April 25, 2024
Former LA undersheriff heading for ‘Graybar Hotel’
LOS ANGELES – (INT) - Paul Tanaka, who was the second-in-command of the Los Angeles County Sheriff’s Department, was sentenced Monday to 5-years in federal prison.

Tanaka was convicted of obstruction of justice by derailing the LASD’s efforts to derail a federal investigation into corruption and civil rights violations by sheriff’s deputies at two downtown jail complexes.

Tanaka, 57, left the LASD in 2013 when he was the undersheriff.

In addition to the five-year prison term, Judge Percy Anderson ordered Tanaka to pay a $7,500 fine.

In sentencing Tanaka, Judge Anderson recounted Tanaka’s career at the LASD, his role in the scheme to obstruct justice, and “the incalculable harm you have caused this community.”

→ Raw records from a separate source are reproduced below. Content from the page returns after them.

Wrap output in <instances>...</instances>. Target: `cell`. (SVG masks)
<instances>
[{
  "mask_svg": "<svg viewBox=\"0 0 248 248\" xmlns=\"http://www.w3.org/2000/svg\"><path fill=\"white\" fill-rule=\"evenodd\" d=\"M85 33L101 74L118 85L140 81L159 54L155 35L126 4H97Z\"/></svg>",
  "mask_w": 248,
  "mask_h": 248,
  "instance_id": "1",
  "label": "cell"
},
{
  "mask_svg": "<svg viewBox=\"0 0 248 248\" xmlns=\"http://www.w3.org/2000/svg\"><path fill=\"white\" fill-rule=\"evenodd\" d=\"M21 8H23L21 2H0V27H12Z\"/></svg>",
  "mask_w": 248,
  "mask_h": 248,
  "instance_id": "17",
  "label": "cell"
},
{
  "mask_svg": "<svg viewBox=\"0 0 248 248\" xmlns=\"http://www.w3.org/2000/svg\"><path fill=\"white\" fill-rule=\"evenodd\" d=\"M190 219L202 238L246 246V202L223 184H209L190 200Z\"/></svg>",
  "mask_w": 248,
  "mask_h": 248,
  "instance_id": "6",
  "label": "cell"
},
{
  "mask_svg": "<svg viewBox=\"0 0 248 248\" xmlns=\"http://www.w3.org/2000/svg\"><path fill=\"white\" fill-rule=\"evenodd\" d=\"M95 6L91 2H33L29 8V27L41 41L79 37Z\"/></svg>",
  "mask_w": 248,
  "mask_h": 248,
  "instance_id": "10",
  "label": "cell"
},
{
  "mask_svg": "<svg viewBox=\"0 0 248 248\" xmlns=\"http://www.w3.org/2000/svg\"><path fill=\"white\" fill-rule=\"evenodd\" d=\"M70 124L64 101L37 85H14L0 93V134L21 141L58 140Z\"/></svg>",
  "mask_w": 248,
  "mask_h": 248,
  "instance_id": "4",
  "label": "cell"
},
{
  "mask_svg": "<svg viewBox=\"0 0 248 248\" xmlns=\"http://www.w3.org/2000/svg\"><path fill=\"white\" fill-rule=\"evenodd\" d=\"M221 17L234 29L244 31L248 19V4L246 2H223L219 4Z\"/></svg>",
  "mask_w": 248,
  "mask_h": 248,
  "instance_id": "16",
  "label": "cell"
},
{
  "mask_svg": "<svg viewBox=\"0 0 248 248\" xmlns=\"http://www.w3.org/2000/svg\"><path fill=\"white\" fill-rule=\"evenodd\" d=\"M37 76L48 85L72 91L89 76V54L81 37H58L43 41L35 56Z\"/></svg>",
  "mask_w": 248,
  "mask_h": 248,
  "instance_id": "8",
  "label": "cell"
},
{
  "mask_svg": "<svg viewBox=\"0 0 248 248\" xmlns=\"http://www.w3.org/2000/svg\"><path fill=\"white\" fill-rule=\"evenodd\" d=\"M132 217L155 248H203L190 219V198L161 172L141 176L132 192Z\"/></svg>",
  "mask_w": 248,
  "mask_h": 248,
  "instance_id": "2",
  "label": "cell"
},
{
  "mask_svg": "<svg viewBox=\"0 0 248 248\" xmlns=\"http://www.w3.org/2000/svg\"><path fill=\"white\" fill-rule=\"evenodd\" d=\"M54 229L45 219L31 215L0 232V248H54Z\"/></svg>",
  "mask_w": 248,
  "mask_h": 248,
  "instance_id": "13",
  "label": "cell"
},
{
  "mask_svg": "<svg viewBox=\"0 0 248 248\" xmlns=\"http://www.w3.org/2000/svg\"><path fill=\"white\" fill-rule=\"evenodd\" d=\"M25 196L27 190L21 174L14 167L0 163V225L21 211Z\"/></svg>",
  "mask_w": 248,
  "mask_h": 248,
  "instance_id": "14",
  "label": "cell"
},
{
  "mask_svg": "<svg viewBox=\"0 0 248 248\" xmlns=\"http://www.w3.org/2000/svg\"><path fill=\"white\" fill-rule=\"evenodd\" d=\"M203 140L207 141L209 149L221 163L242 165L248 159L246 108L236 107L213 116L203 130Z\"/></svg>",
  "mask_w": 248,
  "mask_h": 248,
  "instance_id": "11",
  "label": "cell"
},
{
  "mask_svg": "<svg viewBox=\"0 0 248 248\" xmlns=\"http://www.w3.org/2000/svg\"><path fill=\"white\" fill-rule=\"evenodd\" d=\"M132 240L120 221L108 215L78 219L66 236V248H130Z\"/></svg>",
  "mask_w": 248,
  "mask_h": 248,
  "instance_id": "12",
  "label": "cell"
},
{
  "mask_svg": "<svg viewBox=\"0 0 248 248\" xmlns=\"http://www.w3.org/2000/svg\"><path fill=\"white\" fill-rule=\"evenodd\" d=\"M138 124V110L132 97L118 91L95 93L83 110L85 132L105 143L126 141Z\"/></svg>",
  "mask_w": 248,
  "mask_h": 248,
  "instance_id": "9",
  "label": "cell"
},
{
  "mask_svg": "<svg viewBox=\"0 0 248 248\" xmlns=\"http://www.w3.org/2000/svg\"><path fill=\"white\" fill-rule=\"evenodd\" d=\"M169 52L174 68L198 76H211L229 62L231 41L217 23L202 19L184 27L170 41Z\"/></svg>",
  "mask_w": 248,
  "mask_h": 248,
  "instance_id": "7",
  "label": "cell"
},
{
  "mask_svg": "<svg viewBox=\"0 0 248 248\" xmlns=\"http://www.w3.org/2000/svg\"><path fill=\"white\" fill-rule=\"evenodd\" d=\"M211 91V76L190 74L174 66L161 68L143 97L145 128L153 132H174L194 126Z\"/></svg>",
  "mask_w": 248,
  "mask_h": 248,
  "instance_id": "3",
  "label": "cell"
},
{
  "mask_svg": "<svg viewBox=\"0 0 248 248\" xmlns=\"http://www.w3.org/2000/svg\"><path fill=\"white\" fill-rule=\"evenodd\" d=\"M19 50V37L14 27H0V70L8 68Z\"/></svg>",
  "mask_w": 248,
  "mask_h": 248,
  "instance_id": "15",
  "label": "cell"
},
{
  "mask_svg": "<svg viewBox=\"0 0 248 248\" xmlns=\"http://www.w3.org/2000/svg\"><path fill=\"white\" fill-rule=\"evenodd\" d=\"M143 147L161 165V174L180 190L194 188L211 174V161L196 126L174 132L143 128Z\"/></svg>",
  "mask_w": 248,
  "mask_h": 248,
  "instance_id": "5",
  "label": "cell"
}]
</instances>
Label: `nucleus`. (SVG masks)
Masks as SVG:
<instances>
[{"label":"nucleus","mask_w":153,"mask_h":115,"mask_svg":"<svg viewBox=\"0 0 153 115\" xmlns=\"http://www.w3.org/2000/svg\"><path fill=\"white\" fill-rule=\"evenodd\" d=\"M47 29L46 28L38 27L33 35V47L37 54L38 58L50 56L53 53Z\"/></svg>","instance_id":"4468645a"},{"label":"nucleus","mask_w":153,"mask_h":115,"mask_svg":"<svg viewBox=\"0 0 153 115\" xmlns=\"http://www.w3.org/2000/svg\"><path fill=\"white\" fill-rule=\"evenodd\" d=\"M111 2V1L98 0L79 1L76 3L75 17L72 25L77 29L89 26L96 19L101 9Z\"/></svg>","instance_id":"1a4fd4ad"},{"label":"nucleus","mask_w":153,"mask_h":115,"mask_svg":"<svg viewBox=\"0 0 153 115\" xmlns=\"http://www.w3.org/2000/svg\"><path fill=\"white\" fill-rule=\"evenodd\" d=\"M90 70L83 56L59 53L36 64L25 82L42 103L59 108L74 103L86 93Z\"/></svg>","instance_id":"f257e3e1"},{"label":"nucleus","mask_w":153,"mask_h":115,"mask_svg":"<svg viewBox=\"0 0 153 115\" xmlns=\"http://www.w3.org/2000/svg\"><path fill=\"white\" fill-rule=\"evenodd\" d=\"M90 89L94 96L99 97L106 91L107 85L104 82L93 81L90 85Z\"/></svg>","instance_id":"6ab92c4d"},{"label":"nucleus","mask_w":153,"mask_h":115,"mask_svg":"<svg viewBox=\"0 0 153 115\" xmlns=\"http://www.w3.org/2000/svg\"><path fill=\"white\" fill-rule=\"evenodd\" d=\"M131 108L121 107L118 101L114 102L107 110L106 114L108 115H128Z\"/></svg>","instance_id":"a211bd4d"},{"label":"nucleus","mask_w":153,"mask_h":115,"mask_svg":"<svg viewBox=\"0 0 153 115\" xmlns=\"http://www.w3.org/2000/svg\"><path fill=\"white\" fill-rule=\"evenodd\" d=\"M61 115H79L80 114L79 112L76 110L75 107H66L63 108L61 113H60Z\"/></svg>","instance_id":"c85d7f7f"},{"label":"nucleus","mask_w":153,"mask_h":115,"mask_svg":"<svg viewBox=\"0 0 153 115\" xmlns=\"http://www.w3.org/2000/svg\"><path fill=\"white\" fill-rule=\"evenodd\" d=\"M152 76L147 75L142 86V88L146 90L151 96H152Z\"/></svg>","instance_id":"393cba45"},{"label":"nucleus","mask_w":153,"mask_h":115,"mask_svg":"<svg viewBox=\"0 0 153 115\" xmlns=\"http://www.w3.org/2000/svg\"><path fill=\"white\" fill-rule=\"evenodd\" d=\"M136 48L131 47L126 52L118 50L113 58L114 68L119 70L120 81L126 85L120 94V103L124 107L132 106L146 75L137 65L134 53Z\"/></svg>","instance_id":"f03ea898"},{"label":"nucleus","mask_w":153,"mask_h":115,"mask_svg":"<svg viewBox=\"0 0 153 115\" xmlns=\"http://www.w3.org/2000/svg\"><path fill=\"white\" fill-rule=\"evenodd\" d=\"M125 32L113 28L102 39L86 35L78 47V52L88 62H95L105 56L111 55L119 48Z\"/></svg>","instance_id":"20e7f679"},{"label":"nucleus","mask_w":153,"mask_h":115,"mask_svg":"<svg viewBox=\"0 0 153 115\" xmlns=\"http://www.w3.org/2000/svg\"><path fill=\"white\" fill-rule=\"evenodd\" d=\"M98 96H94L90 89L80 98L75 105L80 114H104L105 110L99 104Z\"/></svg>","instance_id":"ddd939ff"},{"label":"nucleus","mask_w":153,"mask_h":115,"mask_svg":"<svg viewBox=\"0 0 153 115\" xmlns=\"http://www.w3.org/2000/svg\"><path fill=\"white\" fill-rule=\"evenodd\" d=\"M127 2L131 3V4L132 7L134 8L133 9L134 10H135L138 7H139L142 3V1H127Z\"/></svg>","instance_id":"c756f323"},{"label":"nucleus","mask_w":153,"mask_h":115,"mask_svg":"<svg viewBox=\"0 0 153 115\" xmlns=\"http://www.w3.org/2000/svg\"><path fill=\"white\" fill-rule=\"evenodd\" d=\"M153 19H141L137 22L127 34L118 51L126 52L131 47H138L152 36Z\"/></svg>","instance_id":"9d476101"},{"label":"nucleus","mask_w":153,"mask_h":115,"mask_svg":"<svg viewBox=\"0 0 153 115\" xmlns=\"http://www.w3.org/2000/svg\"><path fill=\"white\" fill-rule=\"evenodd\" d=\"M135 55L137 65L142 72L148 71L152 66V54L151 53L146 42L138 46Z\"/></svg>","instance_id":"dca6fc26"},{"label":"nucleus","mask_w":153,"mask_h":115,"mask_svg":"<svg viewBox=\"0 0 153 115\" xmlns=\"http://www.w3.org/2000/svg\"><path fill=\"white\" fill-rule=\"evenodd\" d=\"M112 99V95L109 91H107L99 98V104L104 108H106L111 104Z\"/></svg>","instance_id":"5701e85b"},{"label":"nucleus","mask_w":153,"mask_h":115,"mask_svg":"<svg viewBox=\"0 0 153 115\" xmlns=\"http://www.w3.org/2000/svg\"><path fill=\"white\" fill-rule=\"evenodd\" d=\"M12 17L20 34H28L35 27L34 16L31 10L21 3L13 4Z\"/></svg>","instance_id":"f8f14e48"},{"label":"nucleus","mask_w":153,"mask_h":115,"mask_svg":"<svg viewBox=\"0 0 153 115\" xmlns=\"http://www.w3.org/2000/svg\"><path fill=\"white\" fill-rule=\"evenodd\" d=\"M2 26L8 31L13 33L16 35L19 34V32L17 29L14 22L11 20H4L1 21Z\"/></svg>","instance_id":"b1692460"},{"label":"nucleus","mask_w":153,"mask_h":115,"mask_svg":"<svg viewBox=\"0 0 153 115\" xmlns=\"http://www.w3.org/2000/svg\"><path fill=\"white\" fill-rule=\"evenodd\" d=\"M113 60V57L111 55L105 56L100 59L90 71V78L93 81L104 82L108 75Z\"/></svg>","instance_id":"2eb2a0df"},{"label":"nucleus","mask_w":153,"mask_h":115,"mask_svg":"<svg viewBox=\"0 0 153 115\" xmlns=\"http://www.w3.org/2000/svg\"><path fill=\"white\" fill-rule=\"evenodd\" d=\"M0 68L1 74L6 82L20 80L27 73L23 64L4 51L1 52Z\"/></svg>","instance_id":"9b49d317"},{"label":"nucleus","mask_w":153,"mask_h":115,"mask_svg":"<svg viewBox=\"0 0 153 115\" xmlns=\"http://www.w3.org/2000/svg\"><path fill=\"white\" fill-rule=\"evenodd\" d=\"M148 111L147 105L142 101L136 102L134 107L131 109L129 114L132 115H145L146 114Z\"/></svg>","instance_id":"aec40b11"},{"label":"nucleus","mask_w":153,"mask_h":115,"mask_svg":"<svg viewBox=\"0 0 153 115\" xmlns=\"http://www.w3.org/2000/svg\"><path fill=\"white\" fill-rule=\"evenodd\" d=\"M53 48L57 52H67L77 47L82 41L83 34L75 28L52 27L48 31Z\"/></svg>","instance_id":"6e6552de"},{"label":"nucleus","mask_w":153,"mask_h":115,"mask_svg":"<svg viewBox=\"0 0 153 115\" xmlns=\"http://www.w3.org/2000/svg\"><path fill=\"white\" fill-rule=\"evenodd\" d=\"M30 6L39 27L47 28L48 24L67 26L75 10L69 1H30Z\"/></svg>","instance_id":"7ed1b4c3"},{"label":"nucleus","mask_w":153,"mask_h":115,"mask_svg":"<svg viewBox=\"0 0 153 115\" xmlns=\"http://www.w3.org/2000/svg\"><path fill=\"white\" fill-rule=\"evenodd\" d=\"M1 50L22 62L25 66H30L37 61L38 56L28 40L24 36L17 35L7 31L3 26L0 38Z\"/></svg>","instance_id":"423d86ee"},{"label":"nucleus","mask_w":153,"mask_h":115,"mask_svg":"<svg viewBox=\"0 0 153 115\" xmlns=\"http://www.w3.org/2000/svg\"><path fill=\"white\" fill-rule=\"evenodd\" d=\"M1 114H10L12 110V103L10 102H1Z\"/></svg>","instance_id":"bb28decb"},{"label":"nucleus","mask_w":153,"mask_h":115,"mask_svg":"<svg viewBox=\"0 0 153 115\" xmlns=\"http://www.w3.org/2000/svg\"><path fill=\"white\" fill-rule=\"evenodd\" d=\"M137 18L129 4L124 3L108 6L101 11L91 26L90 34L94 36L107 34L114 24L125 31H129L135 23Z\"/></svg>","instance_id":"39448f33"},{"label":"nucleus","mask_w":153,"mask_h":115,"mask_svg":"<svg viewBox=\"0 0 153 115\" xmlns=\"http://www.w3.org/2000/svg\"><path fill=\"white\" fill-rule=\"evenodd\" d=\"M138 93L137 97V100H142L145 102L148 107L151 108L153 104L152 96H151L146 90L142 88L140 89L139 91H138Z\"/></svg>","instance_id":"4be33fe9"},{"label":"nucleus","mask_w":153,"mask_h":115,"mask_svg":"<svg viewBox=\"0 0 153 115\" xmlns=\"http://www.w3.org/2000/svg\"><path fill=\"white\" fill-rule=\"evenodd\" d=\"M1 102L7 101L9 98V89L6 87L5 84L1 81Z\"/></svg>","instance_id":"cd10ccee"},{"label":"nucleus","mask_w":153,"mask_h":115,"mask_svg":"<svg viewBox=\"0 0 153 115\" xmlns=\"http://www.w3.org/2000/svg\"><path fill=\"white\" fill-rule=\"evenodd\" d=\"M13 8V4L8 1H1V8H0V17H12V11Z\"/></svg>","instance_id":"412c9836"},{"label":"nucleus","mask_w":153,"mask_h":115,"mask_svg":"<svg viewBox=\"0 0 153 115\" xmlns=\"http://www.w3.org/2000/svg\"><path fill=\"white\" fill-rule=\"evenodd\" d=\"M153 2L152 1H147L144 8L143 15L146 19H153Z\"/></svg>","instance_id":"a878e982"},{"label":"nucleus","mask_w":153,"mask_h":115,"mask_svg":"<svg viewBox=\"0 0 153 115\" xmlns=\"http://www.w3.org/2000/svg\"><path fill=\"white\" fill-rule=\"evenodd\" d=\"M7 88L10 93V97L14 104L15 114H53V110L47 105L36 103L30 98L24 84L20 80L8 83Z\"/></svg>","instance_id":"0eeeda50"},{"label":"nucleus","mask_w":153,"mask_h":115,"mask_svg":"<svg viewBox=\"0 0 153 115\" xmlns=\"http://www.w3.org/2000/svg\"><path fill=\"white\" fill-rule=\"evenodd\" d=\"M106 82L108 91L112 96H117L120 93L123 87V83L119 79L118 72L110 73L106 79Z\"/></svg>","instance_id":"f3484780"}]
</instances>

While he was the assistant sheriff in charge of the jails, Tanaka “perpetrated an environment of excessive deputy conduct,” according to Judge Anderson, who said Tanaka’s actions led directly to an increased number of use-of-force incidents against inmates at the jails. The obstruction of justice scheme was designed “to derail the federal grand jury investigation” and constituted “a gross abuse of the public trust.”

Last April, a federal jury found Tanaka guilty of two felony offenses – conspiring to obstruct justice and a substantive count of obstructing justice.